Lenny loves books; he has a bald spot and no sense of style. Eunice, offspring of an abusive patriarch, weighs 86 pounds but feels sure she’s too fat; she never really learned how to read books, only how to scan them. We grasp their story from alternating epistolary chapters: Lenny’s written old-school to his diary, Euny’s compulsively typed into her GlobalTeens account.

Shteyngart’s characters, particularly Lenny, fear mortality. And yet their lives — devoid of privacy, obsessed with consumerism, militarized — are like a living death: “passive heads bent, arms at their trousers, everyone guilty of not being their best … the kind of docility I had never expected from Americans, even after so many years of our decline.

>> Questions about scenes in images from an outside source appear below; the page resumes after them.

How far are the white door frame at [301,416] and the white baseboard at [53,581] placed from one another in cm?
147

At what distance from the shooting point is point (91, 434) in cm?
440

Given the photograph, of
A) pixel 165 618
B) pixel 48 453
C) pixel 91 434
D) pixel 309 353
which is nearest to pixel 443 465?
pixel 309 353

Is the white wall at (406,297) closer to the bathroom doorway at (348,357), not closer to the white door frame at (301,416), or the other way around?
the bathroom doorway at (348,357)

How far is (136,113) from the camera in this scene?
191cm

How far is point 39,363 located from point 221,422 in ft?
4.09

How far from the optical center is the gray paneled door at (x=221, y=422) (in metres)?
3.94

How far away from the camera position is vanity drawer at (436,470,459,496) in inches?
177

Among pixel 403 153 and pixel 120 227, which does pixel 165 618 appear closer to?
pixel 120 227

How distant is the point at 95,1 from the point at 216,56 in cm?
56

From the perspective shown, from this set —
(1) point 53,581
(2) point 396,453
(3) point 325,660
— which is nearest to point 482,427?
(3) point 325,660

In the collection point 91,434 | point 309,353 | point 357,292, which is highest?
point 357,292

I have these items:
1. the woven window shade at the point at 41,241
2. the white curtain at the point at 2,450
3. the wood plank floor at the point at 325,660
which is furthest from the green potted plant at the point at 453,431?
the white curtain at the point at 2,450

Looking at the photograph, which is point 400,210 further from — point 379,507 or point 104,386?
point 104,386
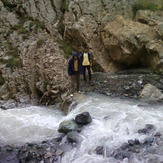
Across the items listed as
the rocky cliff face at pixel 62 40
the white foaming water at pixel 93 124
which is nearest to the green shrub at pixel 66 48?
the rocky cliff face at pixel 62 40

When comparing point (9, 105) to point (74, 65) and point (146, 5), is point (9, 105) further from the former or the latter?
point (146, 5)

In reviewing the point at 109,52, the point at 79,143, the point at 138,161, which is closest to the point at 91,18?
the point at 109,52

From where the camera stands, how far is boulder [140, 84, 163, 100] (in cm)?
1031

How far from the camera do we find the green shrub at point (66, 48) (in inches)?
564

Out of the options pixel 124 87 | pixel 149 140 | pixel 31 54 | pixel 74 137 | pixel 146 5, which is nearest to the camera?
pixel 149 140

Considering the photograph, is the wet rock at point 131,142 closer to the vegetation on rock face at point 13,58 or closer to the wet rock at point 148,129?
the wet rock at point 148,129

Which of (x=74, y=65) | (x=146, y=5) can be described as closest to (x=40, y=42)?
(x=74, y=65)

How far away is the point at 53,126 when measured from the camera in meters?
8.78

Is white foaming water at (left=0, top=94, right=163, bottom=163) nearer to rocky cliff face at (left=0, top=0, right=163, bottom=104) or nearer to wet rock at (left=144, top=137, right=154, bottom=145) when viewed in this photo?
wet rock at (left=144, top=137, right=154, bottom=145)

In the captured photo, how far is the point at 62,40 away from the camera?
15.6m

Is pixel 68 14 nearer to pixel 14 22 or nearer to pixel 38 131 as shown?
pixel 14 22

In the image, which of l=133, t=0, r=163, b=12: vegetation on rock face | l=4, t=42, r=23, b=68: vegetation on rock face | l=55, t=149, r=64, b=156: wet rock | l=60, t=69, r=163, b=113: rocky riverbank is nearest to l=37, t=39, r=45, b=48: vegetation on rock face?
l=4, t=42, r=23, b=68: vegetation on rock face

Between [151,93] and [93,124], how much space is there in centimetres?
382

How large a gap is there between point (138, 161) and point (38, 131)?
399cm
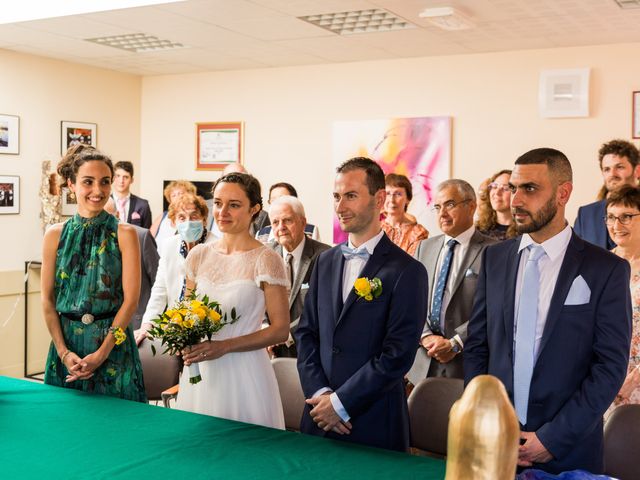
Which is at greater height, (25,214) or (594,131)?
(594,131)

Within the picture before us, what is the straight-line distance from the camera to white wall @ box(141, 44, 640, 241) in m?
7.00

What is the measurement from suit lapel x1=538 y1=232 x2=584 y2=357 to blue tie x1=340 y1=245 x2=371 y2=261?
75 centimetres

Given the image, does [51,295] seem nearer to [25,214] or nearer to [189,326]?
[189,326]

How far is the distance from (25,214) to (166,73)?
2.38 metres

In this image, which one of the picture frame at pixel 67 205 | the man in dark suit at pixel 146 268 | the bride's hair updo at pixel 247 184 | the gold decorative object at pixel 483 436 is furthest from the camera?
the picture frame at pixel 67 205

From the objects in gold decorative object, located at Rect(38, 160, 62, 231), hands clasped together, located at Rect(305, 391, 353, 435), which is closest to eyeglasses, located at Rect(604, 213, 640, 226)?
hands clasped together, located at Rect(305, 391, 353, 435)

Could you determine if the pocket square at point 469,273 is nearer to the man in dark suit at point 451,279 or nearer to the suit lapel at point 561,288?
the man in dark suit at point 451,279

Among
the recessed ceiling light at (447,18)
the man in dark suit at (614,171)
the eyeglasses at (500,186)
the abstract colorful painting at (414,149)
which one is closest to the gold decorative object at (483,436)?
the man in dark suit at (614,171)

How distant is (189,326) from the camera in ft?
9.51

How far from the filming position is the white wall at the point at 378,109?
700 cm

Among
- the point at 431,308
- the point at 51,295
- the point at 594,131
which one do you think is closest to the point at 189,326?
the point at 51,295

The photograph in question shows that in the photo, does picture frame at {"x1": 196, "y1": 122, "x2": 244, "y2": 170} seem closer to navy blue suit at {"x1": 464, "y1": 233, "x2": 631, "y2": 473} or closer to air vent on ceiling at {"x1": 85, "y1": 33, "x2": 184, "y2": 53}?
air vent on ceiling at {"x1": 85, "y1": 33, "x2": 184, "y2": 53}

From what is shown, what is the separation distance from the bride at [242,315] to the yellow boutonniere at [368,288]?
0.57 meters

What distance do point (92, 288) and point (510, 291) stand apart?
6.12 ft
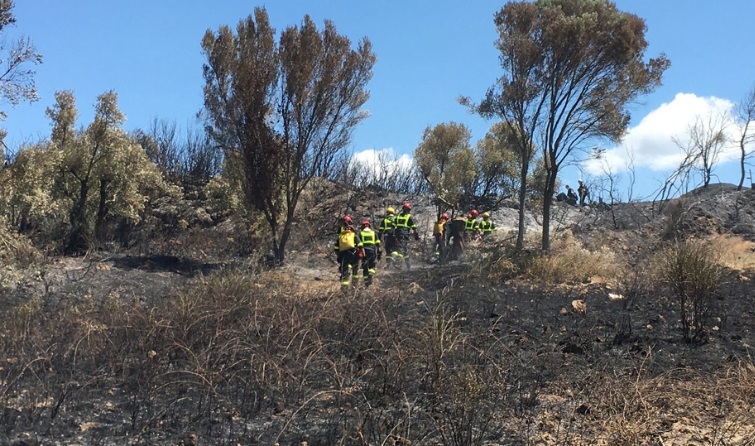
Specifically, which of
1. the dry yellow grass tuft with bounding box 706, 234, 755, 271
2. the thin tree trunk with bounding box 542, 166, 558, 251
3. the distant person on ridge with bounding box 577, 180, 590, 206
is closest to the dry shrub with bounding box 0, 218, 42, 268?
the thin tree trunk with bounding box 542, 166, 558, 251

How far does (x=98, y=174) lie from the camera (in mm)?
18969

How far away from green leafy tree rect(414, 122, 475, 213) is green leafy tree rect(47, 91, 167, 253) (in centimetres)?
1201

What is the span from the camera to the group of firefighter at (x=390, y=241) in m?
12.2

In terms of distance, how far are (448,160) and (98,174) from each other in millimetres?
14971

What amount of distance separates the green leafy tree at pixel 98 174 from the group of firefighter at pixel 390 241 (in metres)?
7.34

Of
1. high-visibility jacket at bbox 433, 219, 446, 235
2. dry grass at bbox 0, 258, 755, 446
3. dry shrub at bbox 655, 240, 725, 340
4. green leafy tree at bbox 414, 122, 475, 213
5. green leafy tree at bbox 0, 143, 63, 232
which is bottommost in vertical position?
dry grass at bbox 0, 258, 755, 446

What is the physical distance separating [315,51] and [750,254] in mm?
12828

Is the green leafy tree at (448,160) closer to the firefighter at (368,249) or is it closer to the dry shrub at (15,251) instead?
the firefighter at (368,249)

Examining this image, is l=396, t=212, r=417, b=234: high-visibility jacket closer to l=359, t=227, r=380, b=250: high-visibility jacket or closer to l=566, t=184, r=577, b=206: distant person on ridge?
l=359, t=227, r=380, b=250: high-visibility jacket

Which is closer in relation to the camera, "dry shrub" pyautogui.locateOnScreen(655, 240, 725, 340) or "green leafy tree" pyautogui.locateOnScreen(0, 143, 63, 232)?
"dry shrub" pyautogui.locateOnScreen(655, 240, 725, 340)

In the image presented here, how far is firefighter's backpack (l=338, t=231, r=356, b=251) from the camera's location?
1209cm

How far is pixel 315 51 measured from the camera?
16.6 metres

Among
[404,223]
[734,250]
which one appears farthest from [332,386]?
[734,250]

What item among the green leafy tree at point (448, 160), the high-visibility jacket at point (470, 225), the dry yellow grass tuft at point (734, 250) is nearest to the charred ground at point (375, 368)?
the dry yellow grass tuft at point (734, 250)
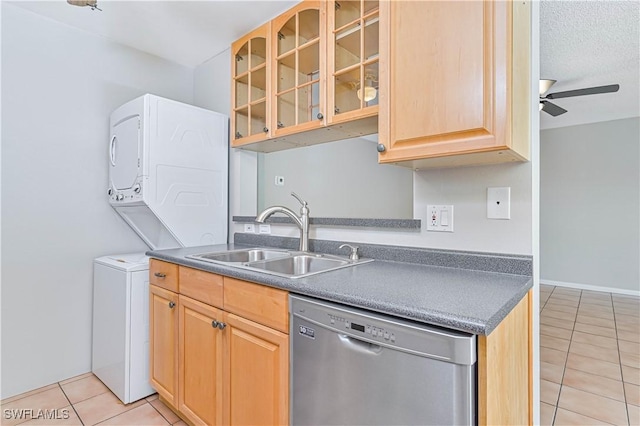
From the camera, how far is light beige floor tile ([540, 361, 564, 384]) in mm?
2166

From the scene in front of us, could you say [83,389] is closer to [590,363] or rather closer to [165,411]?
[165,411]

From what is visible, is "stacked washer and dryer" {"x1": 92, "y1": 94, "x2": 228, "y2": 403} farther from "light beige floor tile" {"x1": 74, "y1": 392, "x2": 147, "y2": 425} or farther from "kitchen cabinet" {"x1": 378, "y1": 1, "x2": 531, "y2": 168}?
"kitchen cabinet" {"x1": 378, "y1": 1, "x2": 531, "y2": 168}

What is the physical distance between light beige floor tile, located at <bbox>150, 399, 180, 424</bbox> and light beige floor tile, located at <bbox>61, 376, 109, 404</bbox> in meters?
0.39

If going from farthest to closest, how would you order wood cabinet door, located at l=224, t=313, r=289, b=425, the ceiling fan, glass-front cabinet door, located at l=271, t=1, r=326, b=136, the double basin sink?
the ceiling fan
glass-front cabinet door, located at l=271, t=1, r=326, b=136
the double basin sink
wood cabinet door, located at l=224, t=313, r=289, b=425

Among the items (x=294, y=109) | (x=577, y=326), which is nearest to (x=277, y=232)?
(x=294, y=109)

Here was the tiredness of failure imposed on a country that believed only in its opposite.” As Eunice’s best friend (“Grillbitch”) says, “This country is so stupid. Only spoiled white people could let something so good get so bad.”

Super Sad True Love Story is funny yet dark, LOLing until everything fades to black. Yet it’s in our power, Shteyngart suggests, to prevent this sad love story from becoming true.